Makbool Javaid, Partner - Simons Muirhead & Burton
Working Time Directive

In Collins v Steris IMS Ltd Ross Collins was a  medical firm manager who was sacked after he told bosses he had to go home sick – but was photographed at the airport hours later with a burger and pint, a tribunal heard. Mr Collins had booked time off work for a trip to Cyprus from the following day when his flight was actually booked due to take off 24 hours earlier.

In order to catch his plane, he told his employers he had an ‘upset stomach’ and wanted to check on his partner who was ‘nearly 12 weeks pregnant’. But he was caught out when colleagues saw a photo on social media of him enjoying a meal and a drink at Gatwick Airport just three and a half hours after leaving work. Other posts made clear the pair were ‘on their way to Larnaca, Cyprus’.

Upon returning to work he was subject to a disciplinary investigation and later dismissed.

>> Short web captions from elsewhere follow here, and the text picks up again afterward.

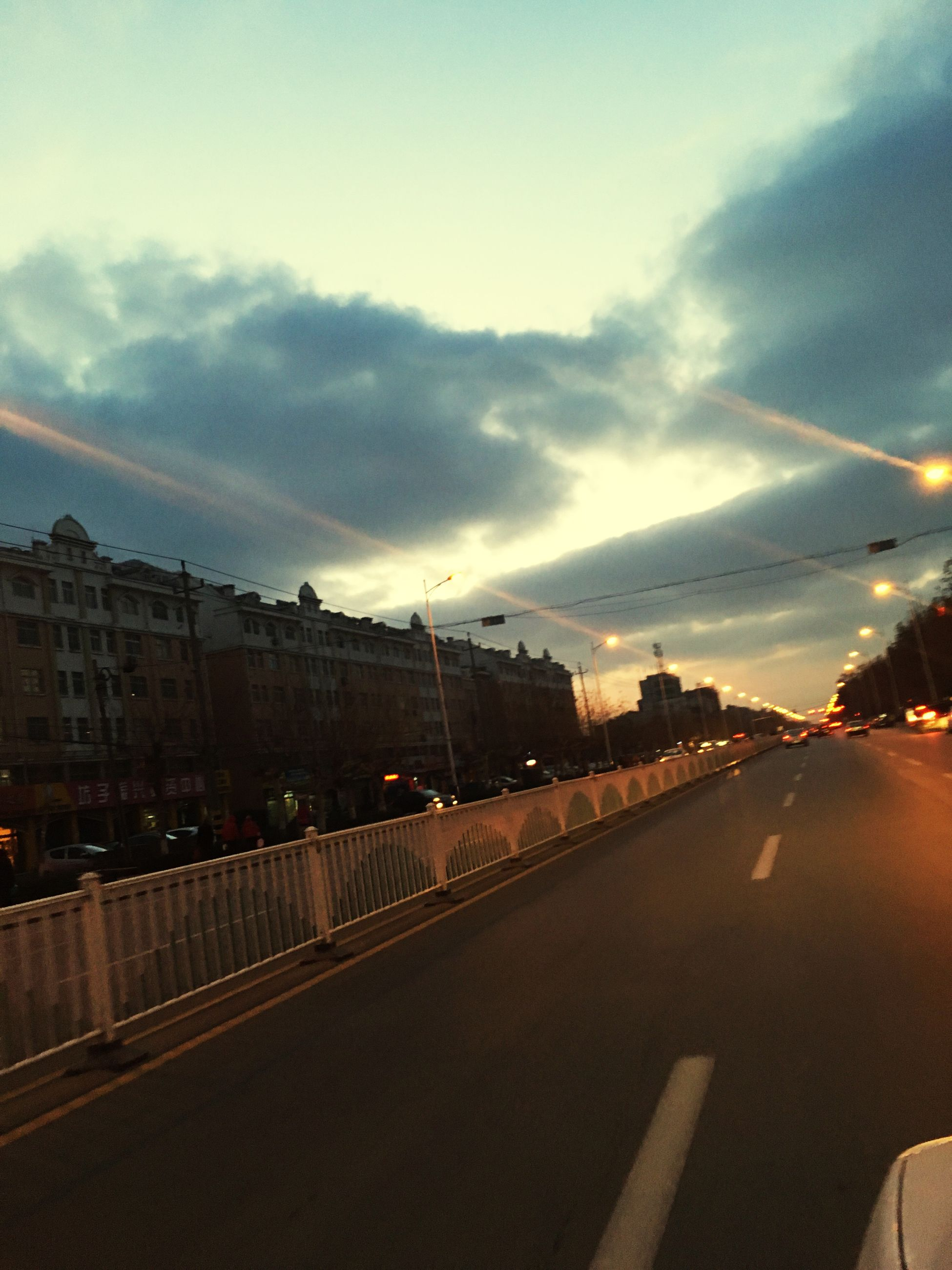 transportation, sky, road, road marking, cloud - sky, the way forward, car, building exterior, built structure, architecture, mode of transport, city, street, land vehicle, dusk, street light, diminishing perspective, on the move, city life, illuminated
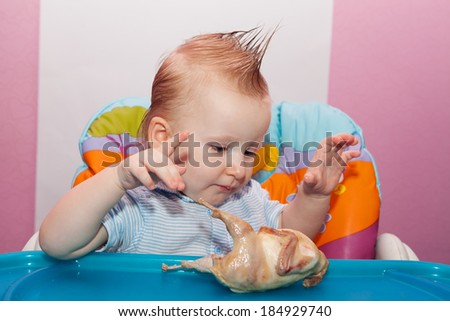 Boy eating roasted chicken leg  - stock photo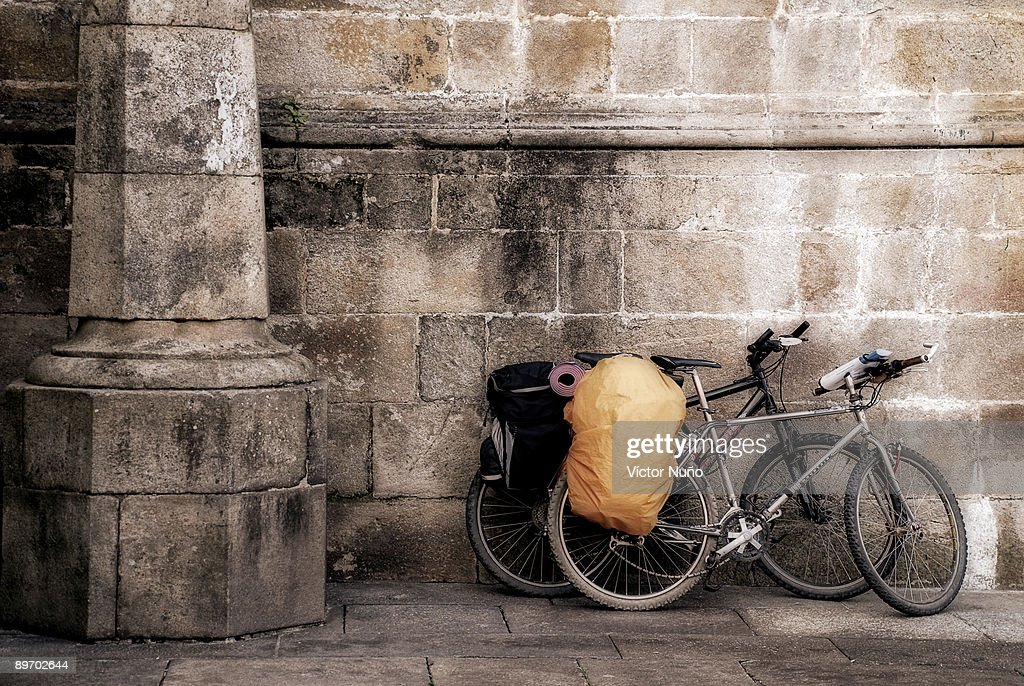 Bicycles leaning against walls : Stock Photo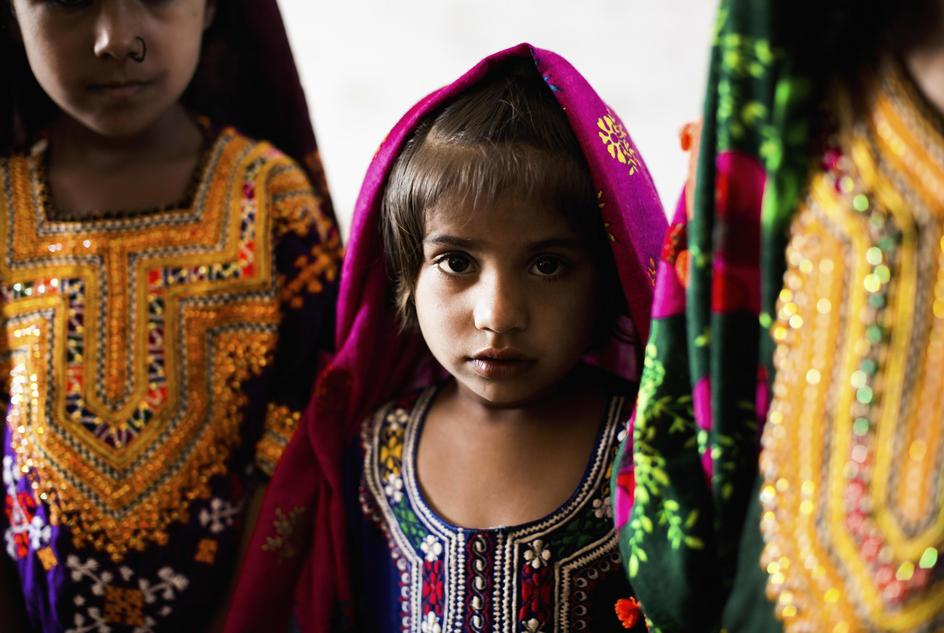 Four-year-old Benazir attends class with boys and girls of different ages in Haji Saleh Jatt, Thatta, Pakistan.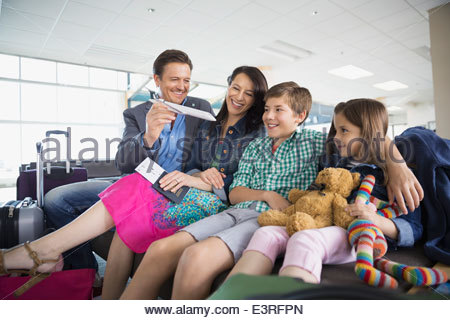Family with toy airplane waiting in airport - Stock Photo
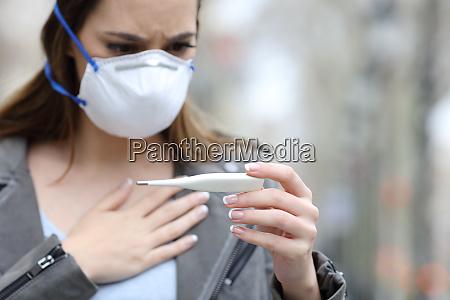 kvinde med beskyttende maske kontrol termometer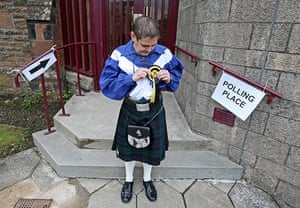 Polling: A voter leaves Westpark church in Denny, Scotland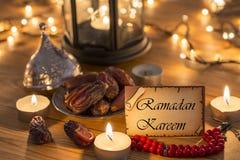 Tarjeta de felicitación Ramadan Kareem con las fechas, rosario, velas en tabla de madera marrón fotos de archivo libres de regalías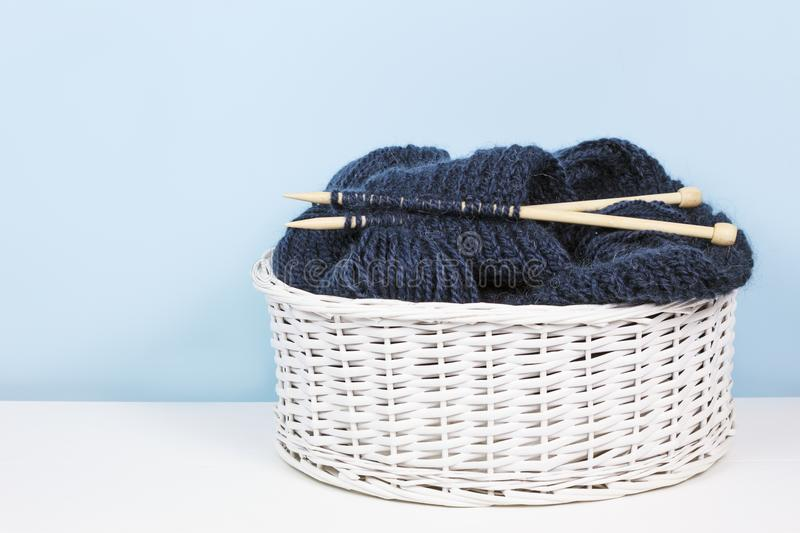 Basket with woolen yarn and knitting needles, balls of thread. stock photo
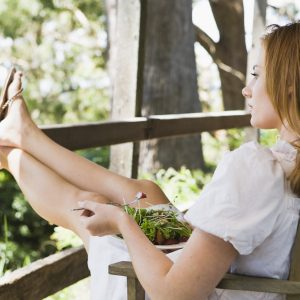 Woman relaxing outdoors in sunshine with feet up on wooden railing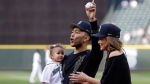 Entertainer John Legend, center, waves and cheers as he walks off the field with his wife Chrissy Teigen and their daughter Luna Stephens after the family threw out the ceremonial first pitch before a baseball game between the Seattle Mariners and the Minnesota Twins, Tuesday, June 6, 2017, in Seattle. (AP Photo/Elaine Thompson)
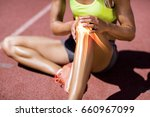 low section of female athlete... | Shutterstock . vector #660967099
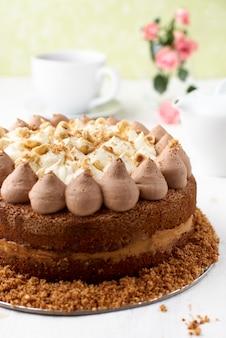 Close-up van een hele chocoladelaagcake met karamel en notentopping op een licht houten oppervlak.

He appealed his dismissal and eventually launched complaints of unfair dismissal against his employer – arguing he had overtime and ‘wanted to take this time back’. He was sacked for gross misconduct and later sued for unfair dismissal, but his claims were rejected by an employment tribunal.

He admitted he should have informed his bosses his flight was that day and not the day after but argued he had never questioned colleagues who ‘left work to watch a football game’.

Concluding, Employment Judge Stephen Bedeau said: “[The tribunal is] satisfied that the reason why (Mr Collins) was dismissed was that he had lied to [his employers] as to the reason for him leaving.”